Uczestnik "Gogglebox" odchodzi z show po dziesięciu latach. Mówi o dyskryminacji na planie. Produkcja reaguje [PLOTEK EXCLUSIVE]

gazeta.pl 1 tydzień temu
Na planie programu "Gogglebox. Przed telewizorem" doszło ponoć do zaskakującej sytuacji. Po niej jeden z uczestników - mimo iż był jego częścią przez dziesięć lat - zdecydował się rozstać z show. Mówi wprost o dyskryminacji, a produkcja odpowiada w rozmowie z Plotkiem na jego zarzuty. Ma inną wersję wydarzeń.
Jacek Szawioła przyznał, iż jest głęboko poruszony tym, co - według niego - spotkało go w w "Gogglebox. Przed telewizorem". "Usłyszałem pytanie, czy mój makijaż mógłby być mniej przegięty i czy mogę go zmyć, choćby kosztem opóźnienia zdjęć" - napisał w mediach społecznościowych. To w jego wydaniu nie wchodziło w grę. "Jako 40-letni gej i gwiazda telewizji, która od lat walczy o zmianę postrzegania mniejszości w Polsce, takie słowa uderzyły mnie niczym policzek. To, iż ktoś na planie w imieniu producenta ośmielił się kwestionować mój wygląd, jest dla mnie niedopuszczalne. Powiedziałem 'nie' (...) choćby jeżeli oznacza to opóźnienie zdjęć i narażenie się na komentarze" - zdradził uczestnik produkcji TTV. Później dodał, iż w związku z tą sytuacją nie wyobraża sobie dalszego udziału w programie.
REKLAMA


Zobacz wideo Jacek Szawioła jest trudny we współpracy?

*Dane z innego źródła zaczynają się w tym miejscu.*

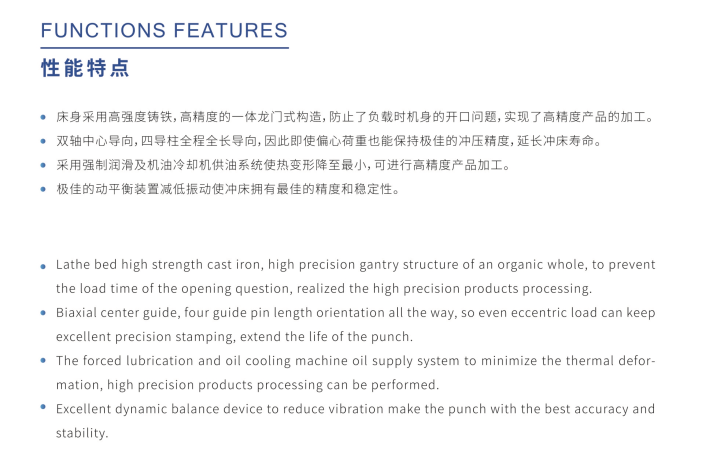 FUNCTIONS FEATURES
性能特点

• 床身采用高强度铸铁，高精度的一体龙门式构造，防止了负载时机身的开口问题，实现了高精度产品的加工。
• 双轴中心导向，四导柱全程全长导向，因此即使偏心荷重也能保持极佳的冲压精度，延长冲床寿命。
• 采用强制润滑及机油冷却机供油系统使热变形降至最小，可进行高精度产品加工。
• 极佳的动平衡装置减低振动使冲床拥有最佳的精度和稳定性。

• Lathe bed high strength cast iron, high precision gantry structure of an organic whole, to prevent the load time of the opening question, realized the high precision products processing.
• Biaxial center guide, four guide pin length orientation all the way, so even eccentric load can keep excellent precision stamping, extend the life of the punch.
• The forced lubrication and oil cooling machine oil supply system to minimize the thermal deformation, high precision products processing can be performed.
• Excellent dynamic balance device to reduce vibration make the punch with the best accuracy and stability.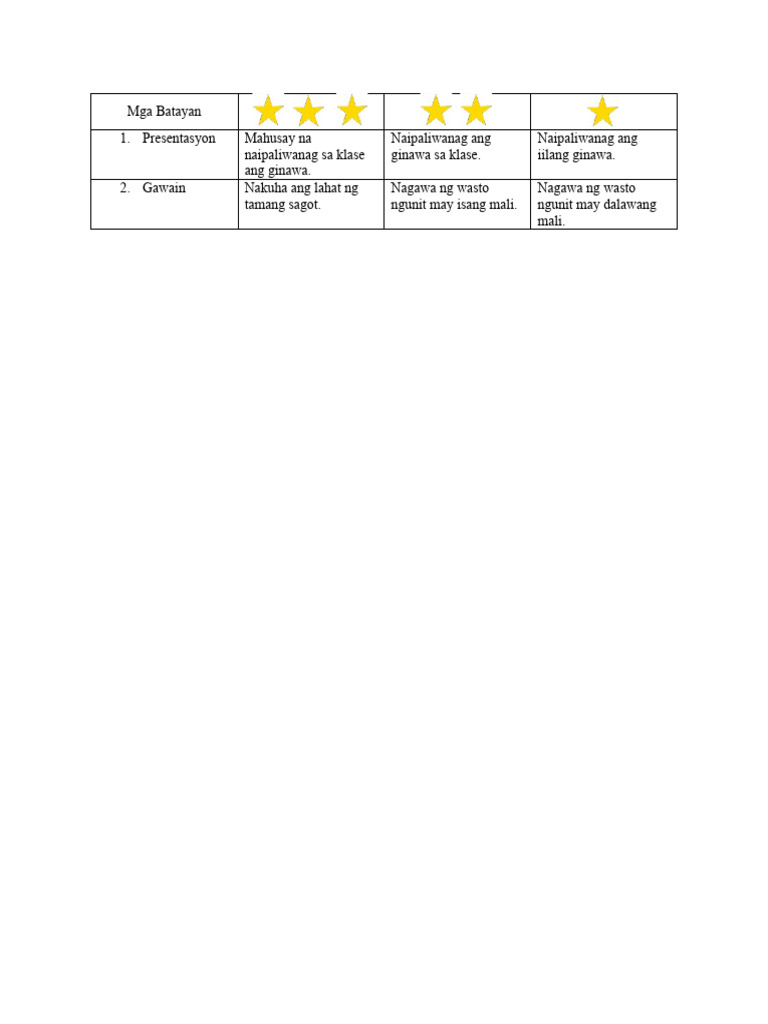 | Mga Batayan | | | |
|---|---|---|---|
| 1. Presentasyon | Mahusay na naipaliwanag sa klase ang ginawa. | Naipaliwanag ang ginawa sa klase. | Naipaliwanag ang iilang ginawa. |
| 2. Gawain | Nakuha ang lahat ng tamang sagot. | Nagawa ng wasto ngunit may isang mali. | Nagawa ng wasto ngunit may dalawang mali. |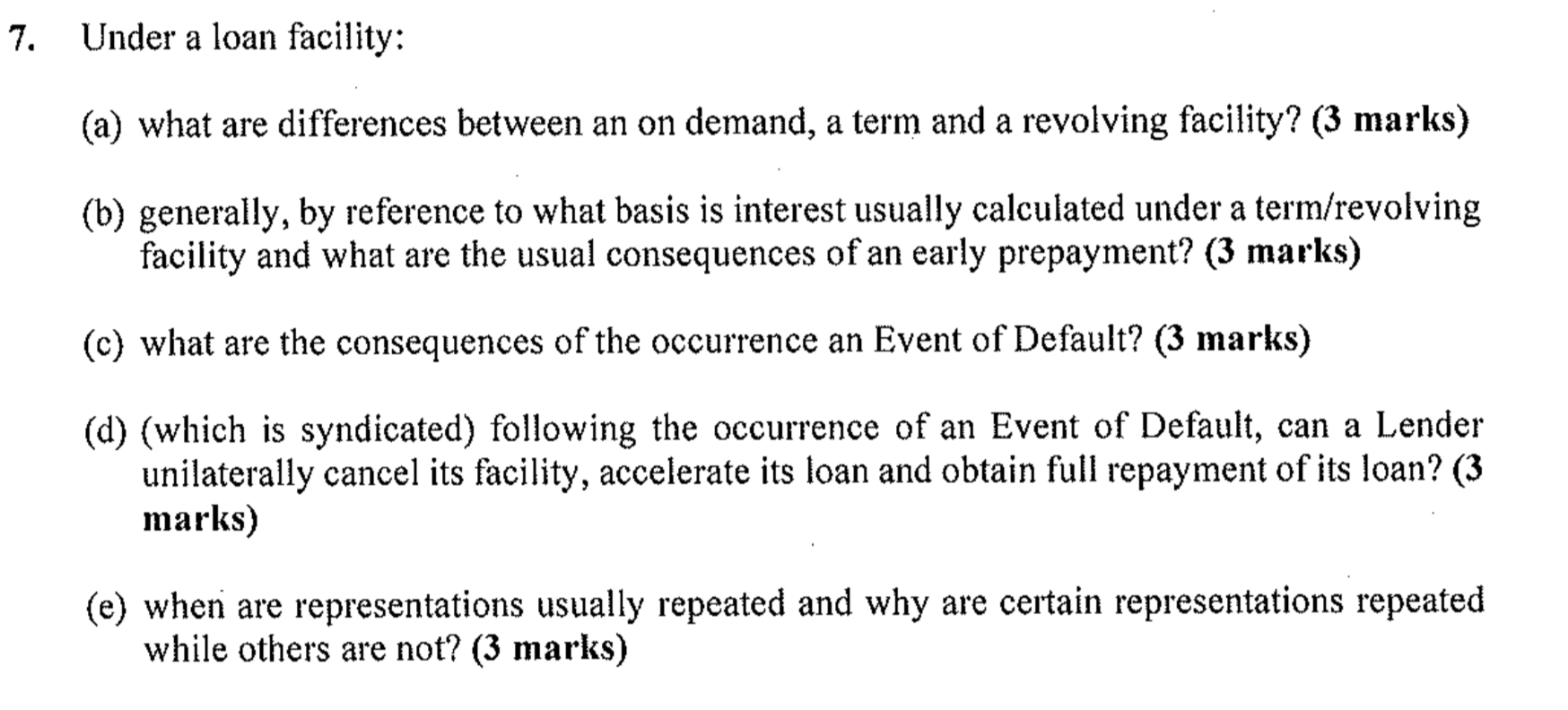 7. Under a loan facility:

(a) what are differences between an on demand, a term and a revolving facility? (3 marks)

(b) generally, by reference to what basis is interest usually calculated under a term/revolving facility and what are the usual consequences of an early prepayment? (3 marks)

(c) what are the consequences of the occurrence an Event of Default? (3 marks)

(d) (which is syndicated) following the occurrence of an Event of Default, can a Lender unilaterally cancel its facility, accelerate its loan and obtain full repayment of its loan? (3 marks)

(e) when are representations usually repeated and why are certain representations repeated while others are not? (3 marks)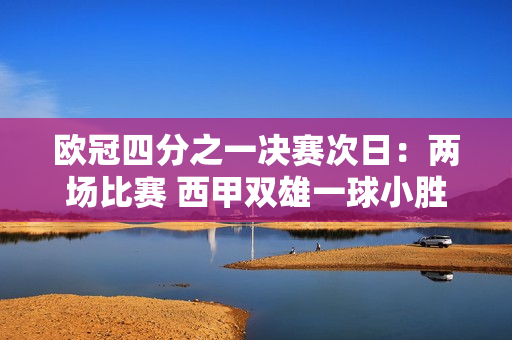 欧冠四分之一决赛次日：两场比赛 西甲双雄一球小胜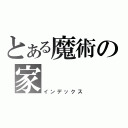 とある魔術の家
インデックス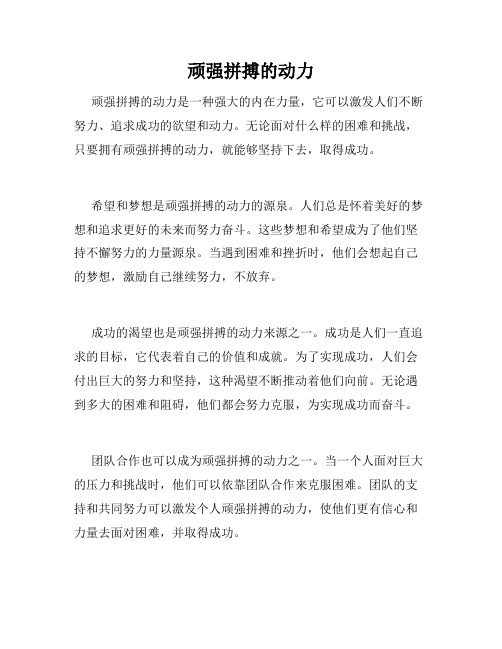 顽强拼搏的动力

顽强拼搏的动力是一种强大的内在力量，它可以激发人们不断努力、追求成功的欲望和动力。无论面对什么样的困难和挑战，只要拥有顽强拼搏的动力，就能够坚持下去，取得成功。

希望和梦想是顽强拼搏的动力的源泉。人们总是怀着美好的梦想和追求更好的未来而努力奋斗。这些梦想和希望成为了他们坚持不懈努力的力量源泉。当遇到困难和挫折时，他们会想起自己的梦想，激励自己继续努力，不放弃。

成功的渴望也是顽强拼搏的动力来源之一。成功是人们一直追求的目标，它代表着自己的价值和成就。为了实现成功，人们会付出巨大的努力和坚持，这种渴望不断推动着他们向前。无论遇到多大的困难和阻碍，他们都会努力克服，为实现成功而奋斗。

团队合作也可以成为顽强拼搏的动力之一。当一个人面对巨大的压力和挑战时，他们可以依靠团队合作来克服困难。团队的支持和共同努力可以激发个人顽强拼搏的动力，使他们更有信心和力量去面对困难，并取得成功。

Jacek Szawioła mówi o homofobicznych uwagach na planie "Gogglebox. Przed telewizorem"
W rozmowie z Party.pl uczestnik show TTV, który w przeszłości czesał Agatę Dudę, rozwinął temat. - Padły homofobiczne uwagi na temat mojego wyglądu. Uważam to za wielce niestosowne i odbiegające od wartości, o które mocno walczyłem, biorąc udział w tym programie. Przez lata budowałem gigantyczną społeczność, której pomogłem wyjść z szafy i tworzyłem atmosferę wzajemnej akceptacji i szacunku. Od samego początku moja orientacja, barwna osobowość i styl były oczywiste, akceptowane i lubiane przez widzów, czego dowodem jest mnóstwo sympatii, którą otrzymałem po ujawnieniu zaistniałej sytuacji - stwierdził i poruszył temat swojej przyszłości w "Gogglebox". W programie Szwioła występował ze swoim byłym chłopakiem - Mariuszem Kozakiem. Ich wspólne zdjęcia znajdziesz w galerii na górze strony.


W związku z tym nie wyobrażam sobie dalszego udziału w programie. Do wygaśnięcia umowy pozostanę jednak do dyspozycji produkcji. Dziwi mnie fakt, iż takie uwagi na temat mojego wyglądu padły w trakcie nagrania programu dla stacji, która od lat promuje wartości tolerancji i otwartości


- dodał Szawioła. Wiadomo, iż w związku z tym z show znika też jego ekranowy współtowarzysz. - Na razie jest za wcześnie, by mówić o mojej przyszłości w programie. O decyzji Jacka dowiedziałem się kilkanaście godzin temu. To, co mogę na pewno powiedzieć, to to, iż sezon się zaraz skończy, bo zostały zaledwie trzy odcinki, oraz to, iż do końca tego sezonu na pewno mnie nie będzie w "Gogglebox". Później zaczynają się wakacje i będę miał czas do przemyśleń. Jestem w stałym kontakcie ze stacją, więc zobaczymy, co czas przyniesie - powiedział Plotkowi Mariusz Kozak.


Produkcja komentuje zarzuty Jacka Szawioły w sprawie sytuacji na planie "Gogglebox"
Produkcja programu w rozmowie z Plotkiem odniosła się do słów Szawioły. - Stanowczo muszę zaprzeczyć wszelkim oskarżeniom, które padły w naszą stronę ze strony Jacka. Pytanie o zmianę makijażu było jednym z wielu zwyczajowych ustaleń przed nagraniem. Produkcja zaakceptowała decyzję Jacka i program został zrealizowany. TTV od zawsze głosił przesłanie różnorodności, niezależnie od płci, orientacji seksualnej czy wyznania. Jesteśmy zaskoczeni decyzją Jacka o odejściu z programu oraz tym, iż dowiedzieliśmy się o tym z mediów. Oczywiście, szanujemy jego decyzję - komentuje w rozmowie z Plotkiem producentka programu z ramienia Well Well Productions.